Please google Chris Martenson's "Crash Course" series and afford yourself an hour of non-partisan enlightenment on the incontrovertible energy-environment-economy symbiosis. If you can't afford the time to absorb the whole presentation, at least do yourself the favor of watching sections 17a-c.

You'll be better off for it.

Slowly (and inconsistently) rising oil prices are going to cause "war, riots, famine"? Color me skeptical. The inflation-adjusted price of oil literally tripled between 2002 and 2012. I'd say the world is pretty good at compensation for serious increases in the price of oil.
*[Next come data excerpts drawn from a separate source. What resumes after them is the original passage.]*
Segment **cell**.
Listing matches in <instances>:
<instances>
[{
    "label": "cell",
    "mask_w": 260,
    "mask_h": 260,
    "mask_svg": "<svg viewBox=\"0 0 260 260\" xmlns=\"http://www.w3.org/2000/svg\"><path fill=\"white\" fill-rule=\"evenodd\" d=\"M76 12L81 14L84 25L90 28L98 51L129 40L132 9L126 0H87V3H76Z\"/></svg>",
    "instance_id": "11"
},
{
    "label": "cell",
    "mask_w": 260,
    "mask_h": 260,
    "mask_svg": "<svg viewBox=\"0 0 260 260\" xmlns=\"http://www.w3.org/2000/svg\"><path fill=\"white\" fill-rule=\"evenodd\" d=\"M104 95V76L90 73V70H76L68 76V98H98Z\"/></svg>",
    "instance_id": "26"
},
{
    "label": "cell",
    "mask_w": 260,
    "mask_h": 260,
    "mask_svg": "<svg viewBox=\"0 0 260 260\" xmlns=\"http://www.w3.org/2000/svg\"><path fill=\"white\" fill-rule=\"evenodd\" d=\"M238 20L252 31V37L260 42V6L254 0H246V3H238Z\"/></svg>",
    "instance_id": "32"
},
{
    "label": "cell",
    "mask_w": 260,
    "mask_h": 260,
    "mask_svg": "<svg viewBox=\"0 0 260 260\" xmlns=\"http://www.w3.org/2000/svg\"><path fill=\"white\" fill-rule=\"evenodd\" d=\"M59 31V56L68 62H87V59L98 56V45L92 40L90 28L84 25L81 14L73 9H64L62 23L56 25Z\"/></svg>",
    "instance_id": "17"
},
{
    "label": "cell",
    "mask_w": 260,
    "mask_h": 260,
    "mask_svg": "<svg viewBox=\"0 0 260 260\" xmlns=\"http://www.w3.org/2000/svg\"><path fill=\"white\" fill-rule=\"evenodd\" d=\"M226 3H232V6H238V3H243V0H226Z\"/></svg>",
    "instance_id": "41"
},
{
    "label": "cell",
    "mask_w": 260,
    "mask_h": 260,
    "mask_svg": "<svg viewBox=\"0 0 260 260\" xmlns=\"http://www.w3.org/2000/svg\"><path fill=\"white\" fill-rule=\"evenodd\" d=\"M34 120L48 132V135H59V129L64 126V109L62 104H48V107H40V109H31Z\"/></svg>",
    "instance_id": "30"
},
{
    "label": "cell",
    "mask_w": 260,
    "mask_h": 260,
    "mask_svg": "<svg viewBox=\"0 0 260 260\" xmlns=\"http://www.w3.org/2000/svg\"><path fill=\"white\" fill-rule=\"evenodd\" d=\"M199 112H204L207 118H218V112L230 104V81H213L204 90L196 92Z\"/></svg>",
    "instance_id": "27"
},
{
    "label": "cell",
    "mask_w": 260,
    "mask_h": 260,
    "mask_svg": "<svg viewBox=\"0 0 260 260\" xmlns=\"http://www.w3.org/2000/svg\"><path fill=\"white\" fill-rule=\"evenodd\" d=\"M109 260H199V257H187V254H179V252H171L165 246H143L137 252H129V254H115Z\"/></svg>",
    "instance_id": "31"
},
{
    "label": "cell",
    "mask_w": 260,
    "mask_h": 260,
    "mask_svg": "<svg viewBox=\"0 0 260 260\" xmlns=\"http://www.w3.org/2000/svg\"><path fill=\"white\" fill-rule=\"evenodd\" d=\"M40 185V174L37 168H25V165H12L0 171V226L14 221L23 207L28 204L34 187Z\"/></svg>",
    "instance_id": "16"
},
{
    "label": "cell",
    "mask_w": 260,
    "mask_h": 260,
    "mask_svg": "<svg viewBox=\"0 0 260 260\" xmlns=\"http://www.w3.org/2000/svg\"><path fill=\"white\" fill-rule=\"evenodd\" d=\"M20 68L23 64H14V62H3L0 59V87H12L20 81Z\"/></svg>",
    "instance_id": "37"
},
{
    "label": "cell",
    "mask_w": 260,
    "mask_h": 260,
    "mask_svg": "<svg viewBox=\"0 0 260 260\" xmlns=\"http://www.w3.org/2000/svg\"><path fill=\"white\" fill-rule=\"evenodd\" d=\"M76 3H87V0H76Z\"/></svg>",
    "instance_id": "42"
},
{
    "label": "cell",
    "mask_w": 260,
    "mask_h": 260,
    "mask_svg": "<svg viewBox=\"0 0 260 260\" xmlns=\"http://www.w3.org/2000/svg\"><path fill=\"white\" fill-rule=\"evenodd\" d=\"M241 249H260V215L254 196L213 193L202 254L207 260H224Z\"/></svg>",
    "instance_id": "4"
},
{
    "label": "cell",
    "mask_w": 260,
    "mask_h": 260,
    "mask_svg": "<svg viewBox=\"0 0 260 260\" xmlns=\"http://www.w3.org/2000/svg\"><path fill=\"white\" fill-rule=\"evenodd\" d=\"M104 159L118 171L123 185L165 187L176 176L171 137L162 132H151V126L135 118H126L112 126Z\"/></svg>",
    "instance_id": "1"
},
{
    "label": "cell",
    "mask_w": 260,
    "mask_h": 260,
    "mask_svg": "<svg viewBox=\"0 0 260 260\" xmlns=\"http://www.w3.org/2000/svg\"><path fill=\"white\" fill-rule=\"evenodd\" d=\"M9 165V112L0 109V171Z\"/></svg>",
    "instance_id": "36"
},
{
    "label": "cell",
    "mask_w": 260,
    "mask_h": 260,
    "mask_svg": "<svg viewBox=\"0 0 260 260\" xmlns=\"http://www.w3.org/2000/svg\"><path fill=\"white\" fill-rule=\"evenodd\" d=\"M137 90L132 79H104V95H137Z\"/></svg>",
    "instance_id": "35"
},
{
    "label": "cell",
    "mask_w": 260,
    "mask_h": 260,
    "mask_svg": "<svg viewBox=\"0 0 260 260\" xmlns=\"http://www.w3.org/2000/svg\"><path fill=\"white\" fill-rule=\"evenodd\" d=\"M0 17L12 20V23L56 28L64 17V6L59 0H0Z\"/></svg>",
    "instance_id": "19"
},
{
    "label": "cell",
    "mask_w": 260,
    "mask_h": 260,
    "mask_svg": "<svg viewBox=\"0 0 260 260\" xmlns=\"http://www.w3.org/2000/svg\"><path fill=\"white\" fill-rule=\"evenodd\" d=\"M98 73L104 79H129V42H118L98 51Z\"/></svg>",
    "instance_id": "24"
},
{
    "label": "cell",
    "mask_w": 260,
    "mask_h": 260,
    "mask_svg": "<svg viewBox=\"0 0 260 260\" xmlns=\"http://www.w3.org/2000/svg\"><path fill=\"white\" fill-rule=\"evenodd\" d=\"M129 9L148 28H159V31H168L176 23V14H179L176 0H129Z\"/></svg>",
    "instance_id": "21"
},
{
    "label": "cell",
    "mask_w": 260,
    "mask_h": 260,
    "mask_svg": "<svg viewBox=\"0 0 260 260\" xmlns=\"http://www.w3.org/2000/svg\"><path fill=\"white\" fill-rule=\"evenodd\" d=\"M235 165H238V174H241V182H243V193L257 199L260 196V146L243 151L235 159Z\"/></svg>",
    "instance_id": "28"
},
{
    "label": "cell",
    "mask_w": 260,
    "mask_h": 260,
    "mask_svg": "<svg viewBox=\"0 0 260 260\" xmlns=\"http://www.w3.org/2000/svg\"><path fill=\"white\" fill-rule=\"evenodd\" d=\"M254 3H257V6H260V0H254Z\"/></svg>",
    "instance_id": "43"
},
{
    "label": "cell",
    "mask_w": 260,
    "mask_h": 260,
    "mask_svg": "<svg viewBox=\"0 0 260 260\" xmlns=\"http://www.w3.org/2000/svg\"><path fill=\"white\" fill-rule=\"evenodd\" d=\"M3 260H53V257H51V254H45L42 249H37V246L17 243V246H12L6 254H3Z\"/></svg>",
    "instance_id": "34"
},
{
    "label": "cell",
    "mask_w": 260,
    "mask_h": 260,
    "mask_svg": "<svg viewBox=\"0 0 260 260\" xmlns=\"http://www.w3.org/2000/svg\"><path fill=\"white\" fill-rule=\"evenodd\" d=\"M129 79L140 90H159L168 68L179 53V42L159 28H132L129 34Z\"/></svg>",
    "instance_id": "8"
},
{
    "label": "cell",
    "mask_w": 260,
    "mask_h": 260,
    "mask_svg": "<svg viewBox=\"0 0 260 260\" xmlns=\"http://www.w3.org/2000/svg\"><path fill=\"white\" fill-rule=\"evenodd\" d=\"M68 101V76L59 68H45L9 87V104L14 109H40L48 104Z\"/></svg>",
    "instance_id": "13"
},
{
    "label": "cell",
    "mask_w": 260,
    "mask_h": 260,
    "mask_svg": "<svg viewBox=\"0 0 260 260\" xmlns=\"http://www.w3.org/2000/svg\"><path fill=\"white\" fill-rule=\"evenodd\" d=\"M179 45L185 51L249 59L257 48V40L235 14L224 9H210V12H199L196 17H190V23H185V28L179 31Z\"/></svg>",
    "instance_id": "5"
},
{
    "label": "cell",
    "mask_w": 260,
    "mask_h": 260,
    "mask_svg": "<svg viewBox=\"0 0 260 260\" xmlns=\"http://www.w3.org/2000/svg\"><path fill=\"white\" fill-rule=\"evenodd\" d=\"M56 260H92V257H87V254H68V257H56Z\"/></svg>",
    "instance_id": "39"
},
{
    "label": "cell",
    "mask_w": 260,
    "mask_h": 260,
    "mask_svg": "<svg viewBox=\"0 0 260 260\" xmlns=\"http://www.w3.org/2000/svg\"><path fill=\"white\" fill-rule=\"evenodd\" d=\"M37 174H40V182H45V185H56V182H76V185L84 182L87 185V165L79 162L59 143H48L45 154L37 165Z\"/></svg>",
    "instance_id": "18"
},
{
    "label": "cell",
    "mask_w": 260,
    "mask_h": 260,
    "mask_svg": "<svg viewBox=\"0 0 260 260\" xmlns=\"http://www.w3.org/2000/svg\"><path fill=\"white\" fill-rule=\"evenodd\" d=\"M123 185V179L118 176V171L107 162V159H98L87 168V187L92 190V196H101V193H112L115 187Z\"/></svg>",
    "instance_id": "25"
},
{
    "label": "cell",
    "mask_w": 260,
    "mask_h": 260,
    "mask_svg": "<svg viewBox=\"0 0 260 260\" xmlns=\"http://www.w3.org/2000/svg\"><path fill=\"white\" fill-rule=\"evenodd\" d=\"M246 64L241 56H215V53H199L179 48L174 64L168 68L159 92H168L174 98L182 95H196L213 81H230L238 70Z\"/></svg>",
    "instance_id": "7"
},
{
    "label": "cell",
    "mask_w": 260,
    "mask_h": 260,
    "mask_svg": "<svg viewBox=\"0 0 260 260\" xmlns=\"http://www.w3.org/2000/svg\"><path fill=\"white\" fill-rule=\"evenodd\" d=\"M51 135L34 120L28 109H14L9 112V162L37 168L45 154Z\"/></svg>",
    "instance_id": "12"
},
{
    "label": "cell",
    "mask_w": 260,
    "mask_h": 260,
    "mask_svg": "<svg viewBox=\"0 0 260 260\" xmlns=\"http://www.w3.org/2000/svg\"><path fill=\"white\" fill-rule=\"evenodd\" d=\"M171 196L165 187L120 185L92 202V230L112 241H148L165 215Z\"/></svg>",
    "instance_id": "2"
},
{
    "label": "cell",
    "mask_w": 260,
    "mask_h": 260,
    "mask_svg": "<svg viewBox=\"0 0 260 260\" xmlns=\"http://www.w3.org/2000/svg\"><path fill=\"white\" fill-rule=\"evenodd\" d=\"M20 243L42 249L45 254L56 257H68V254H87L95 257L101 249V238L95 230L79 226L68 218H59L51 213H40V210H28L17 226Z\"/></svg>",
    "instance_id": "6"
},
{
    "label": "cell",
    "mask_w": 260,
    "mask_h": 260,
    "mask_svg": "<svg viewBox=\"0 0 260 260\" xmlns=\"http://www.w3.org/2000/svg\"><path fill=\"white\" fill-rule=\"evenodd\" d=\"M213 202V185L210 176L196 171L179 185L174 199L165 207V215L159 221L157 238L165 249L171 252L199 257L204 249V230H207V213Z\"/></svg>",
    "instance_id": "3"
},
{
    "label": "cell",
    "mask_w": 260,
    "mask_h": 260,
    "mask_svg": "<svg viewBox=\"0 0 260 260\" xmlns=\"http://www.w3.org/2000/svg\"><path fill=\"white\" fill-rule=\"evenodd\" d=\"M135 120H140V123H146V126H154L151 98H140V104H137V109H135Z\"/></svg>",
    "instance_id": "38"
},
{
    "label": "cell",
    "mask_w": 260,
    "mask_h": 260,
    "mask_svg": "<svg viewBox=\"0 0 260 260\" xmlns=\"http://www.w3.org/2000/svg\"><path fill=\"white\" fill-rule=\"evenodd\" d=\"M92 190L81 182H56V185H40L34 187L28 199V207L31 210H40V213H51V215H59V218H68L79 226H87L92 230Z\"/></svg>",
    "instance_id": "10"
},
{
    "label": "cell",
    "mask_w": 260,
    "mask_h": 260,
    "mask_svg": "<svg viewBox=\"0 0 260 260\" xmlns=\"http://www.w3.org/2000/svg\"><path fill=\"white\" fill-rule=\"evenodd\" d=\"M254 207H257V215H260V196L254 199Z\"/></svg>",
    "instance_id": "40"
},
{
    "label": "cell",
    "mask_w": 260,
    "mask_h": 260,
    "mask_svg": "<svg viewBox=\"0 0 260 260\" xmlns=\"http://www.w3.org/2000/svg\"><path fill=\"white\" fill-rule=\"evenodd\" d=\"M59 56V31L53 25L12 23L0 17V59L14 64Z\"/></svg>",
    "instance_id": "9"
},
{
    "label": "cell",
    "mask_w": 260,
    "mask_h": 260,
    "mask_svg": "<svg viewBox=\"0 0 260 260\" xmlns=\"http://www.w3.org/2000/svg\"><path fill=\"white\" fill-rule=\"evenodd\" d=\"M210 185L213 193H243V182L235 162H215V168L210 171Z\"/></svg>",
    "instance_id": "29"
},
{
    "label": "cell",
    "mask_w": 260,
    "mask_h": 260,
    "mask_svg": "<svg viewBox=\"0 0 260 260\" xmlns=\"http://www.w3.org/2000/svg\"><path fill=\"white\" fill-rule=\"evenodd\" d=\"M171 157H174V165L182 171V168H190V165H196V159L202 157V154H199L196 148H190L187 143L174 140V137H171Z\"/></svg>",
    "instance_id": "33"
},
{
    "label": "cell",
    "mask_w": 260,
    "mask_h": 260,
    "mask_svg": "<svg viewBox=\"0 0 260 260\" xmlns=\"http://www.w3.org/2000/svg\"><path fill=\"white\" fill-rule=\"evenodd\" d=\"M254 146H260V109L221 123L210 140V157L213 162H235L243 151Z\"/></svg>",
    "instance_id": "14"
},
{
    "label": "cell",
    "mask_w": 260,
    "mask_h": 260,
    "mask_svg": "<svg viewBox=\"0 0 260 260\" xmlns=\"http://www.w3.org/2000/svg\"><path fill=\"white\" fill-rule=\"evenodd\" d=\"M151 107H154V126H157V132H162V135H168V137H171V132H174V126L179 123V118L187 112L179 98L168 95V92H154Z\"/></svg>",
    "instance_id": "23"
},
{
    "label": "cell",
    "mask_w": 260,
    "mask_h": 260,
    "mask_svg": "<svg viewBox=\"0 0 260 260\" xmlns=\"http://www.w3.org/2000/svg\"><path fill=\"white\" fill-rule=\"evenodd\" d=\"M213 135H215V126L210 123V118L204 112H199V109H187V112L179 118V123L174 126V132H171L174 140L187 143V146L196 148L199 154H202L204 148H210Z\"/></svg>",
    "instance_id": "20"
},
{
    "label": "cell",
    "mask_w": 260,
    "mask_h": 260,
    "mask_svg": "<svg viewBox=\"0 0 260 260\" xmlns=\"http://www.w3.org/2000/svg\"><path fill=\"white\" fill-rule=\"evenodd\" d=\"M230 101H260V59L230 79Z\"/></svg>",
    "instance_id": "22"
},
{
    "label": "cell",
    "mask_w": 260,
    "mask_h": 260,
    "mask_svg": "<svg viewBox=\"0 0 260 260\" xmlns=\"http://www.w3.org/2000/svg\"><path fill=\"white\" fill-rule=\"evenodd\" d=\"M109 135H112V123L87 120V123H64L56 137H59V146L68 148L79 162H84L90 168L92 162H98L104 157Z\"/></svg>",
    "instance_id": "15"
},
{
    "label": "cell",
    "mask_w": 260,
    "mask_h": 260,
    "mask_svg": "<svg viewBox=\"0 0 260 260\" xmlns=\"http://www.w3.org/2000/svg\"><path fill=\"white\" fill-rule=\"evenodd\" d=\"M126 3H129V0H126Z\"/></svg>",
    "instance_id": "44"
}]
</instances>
Where do you live? Are you sure your nation presents the news honestly/sufficiently? Mine sure doesn't. You gotta work a bit to call yourself honestly informed about the conditions of the world the past decade or so. ... Let me tell you something, as someone who's been to such places as Argentina, Tunisia and Spain abroad, as well as Camden, NJ, Baltimore, Md. and Pahokee, Fla., domestically the past few years: It ain't pretty right now. And it's getting worse.

I'd say the world isn't compensating very well at all. And we're still at peak; production decline hasn't even begun yet.

I always laugh when people pretend how healthy the world is. It's usually as determined by that individual's ability to still afford the internet.